Analogies abound in software architecture and development. From bricklaying to skyscraper construction, I think I’ve heard them all. Frankly, they can get a little tired. That said, there are two analogies that come from the automotive industry that I reference on a daily basis: road maps and dashboards. While road maps are often associated with software release plans, and dashboards with software administration, both have helped me in my architecture work.
In my experience, most enterprise architects don’t follow a well-defined process, don’t always produce the proper artifacts, and don’t follow their projects through to customer delivery. On the one hand, this is understandable, as tracking all the existing development while planning for future business and technology needs is overwhelming. However, it’s possible to track them at least to some degree, and this is where the proper use of road mapping (to ensure a proper project progression) and dashboards (to maintain a 30,000-foot view of all development) have been proven to help.
Road Maps: The Enterprise Architect’s Guide to the Galaxy
If hitchhikers can have a guide to the galaxy, why not enterprise architects? Wikipedia describes a technology road map as a plan that matches short- and long-term goals with technology solutions to meet those goals. A good road map helps teams to agree on a direction, predict future outcomes and coordinate all processes involved.
The road-mapping process I’ve found useful includes the following phases (see Figure 1 below):
- Planning
- Design
- Development
- Debriefing
In the planning phase, the business team and the architects define the conditions for the project (i.e., customer needs, revenue goals, time frames and so on), determine who will fund and who will lead the effort, and finally, define the scope of the project. In terms of scope, it’s often just as important to define what not to do in the project. For example, definitions can mandate that you’ll adhere to the 80/20 rule to ensure budgets aren’t blown, that you will support just one mobile platform rather than use a framework that works across all of them, or that you’ll dedicate only a subset of your team for a limited amount of time for a pilot program. Overall, this phase defines the vision for the development effort.
In the design phase, the EA takes the lead and matches the business goals with technology choices, using the artifacts from the planning phase. This includes analyzing existing systems, products and development teams, and determining future needs (i.e., hiring new talent). The important artifact from this phase is an architectural road-map report that outlines the technology choices made, maps those choices back to decisions from the planning phase, provides alternative choices and takes problems into account along the way (a.k.a. Plan B).
The development and debriefing phases might seem like a post architecture activity, but as I’ve stressed in past blogs, such as this one and this one, the enterprise architect must be involved here as well. This involves continuous tracking of the product development back to the previous two phases, making alternative decisions (according to the road map) where needed, and executing on Plan B as a contingency. Debriefing generally occurs once development is wrapped up, and involves measuring the end result against the original vision, and using those results to refine the process for future development efforts.

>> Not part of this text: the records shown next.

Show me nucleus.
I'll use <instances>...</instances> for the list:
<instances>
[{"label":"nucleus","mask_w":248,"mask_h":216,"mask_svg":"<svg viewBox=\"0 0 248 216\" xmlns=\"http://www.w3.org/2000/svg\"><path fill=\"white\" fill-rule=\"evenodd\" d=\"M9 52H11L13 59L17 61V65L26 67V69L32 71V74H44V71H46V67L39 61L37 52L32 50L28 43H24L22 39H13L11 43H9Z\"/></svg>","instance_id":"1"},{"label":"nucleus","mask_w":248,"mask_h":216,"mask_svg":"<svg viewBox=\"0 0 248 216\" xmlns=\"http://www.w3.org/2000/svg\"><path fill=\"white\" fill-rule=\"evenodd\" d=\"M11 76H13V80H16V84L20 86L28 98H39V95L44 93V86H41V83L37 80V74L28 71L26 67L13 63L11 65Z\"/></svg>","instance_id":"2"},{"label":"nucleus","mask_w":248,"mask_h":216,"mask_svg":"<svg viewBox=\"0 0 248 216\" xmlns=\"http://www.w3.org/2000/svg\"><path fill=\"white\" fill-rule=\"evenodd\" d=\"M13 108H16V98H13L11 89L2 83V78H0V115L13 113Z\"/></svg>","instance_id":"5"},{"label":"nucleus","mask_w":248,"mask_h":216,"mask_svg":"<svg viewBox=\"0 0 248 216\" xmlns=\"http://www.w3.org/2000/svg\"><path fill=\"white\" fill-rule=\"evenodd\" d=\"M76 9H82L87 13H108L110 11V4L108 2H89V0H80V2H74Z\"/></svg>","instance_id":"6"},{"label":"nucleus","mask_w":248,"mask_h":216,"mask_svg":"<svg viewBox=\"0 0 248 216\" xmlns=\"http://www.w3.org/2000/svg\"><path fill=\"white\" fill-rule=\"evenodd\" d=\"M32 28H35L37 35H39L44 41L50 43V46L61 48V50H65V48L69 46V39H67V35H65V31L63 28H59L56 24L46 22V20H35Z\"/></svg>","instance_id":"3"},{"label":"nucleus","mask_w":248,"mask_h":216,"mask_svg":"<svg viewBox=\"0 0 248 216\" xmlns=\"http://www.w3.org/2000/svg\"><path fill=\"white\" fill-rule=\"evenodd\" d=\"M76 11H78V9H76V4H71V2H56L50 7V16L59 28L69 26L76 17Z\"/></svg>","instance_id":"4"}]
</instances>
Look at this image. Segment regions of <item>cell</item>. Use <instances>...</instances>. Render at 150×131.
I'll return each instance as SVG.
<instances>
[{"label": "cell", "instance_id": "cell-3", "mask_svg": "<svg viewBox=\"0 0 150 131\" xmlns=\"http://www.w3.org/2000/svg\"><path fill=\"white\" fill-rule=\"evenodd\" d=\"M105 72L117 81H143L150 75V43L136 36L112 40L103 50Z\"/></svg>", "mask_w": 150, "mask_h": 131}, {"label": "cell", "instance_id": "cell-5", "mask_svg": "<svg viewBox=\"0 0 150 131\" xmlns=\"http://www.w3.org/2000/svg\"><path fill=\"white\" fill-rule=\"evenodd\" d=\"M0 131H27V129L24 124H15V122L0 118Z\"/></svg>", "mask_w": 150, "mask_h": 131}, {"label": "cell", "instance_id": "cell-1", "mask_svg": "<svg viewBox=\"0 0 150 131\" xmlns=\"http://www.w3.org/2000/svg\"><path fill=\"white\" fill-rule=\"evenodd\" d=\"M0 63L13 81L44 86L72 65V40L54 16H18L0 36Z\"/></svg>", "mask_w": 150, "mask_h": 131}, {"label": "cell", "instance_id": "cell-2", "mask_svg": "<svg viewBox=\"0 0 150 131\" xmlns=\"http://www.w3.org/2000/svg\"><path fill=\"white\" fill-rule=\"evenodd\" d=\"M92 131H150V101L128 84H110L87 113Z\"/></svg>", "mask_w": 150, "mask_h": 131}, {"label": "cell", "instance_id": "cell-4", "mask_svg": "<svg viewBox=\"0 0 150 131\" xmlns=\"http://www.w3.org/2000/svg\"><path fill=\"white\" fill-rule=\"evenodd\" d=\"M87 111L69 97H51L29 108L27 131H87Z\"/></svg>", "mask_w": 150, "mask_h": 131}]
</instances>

Figure 1 - Road mapping for the enterprise architect. Illo credit: Eric Bruno
The Dashboard
A road map is useless, however, unless you know where you are, and where you’re headed. When kept up to date, a project dashboard helps the enterprise architect track a project instantly. Products such as CA's Clarity PPM help you build road maps to track and manage an entire project's lifecycle, and also include project views akin to dashboards.
In a large organization with multiple ongoing projects, dashboards are an invaluable tool, and help track the following:
For the overall business:
- Determine business needs:
- Overall health
- Growth areas (expanding existing business)
- Greenfield (new areas of business)
- Track ongoing projects
- Track R&D
For individual projects:
- Track customer requests
- Optimize architecture
- Track bugs and defects
Below is a sample mockup dashboard I created:
Some tips as you create your own are to:
- Keep it all on one slide;
- Include green/yellow/red status indicators for major areas (usually business, tech, and operations). Although there are only three colors here, the truth is this usually expands to multiple colors to account for all major areas;
- Include a summary Gantt chart of up-to-date critical scheduling, customer requests, and bugs, updated weekly (the one in the sample above is from Wikipedia);
- Include an overview architecture diagram so that you can see the data sets, major systems, and client impact all in one view.
As you can see, the dashboards get quite sophisticated even at one page, and are extremely useful when you're tracking lots of systems. Any more than one page and it's overwhelming when multiplied by the number of active projects the EA is or was part of.
It’s no accident that the elements tracked in the dashboards map back to the software road-mapping phases outlined above. I’ve found that using both tools together helps the enterprise architect maintain the unique position of understanding both the business and technology factors for problem-solving in the enterprise. What dashboards and road maps are you using?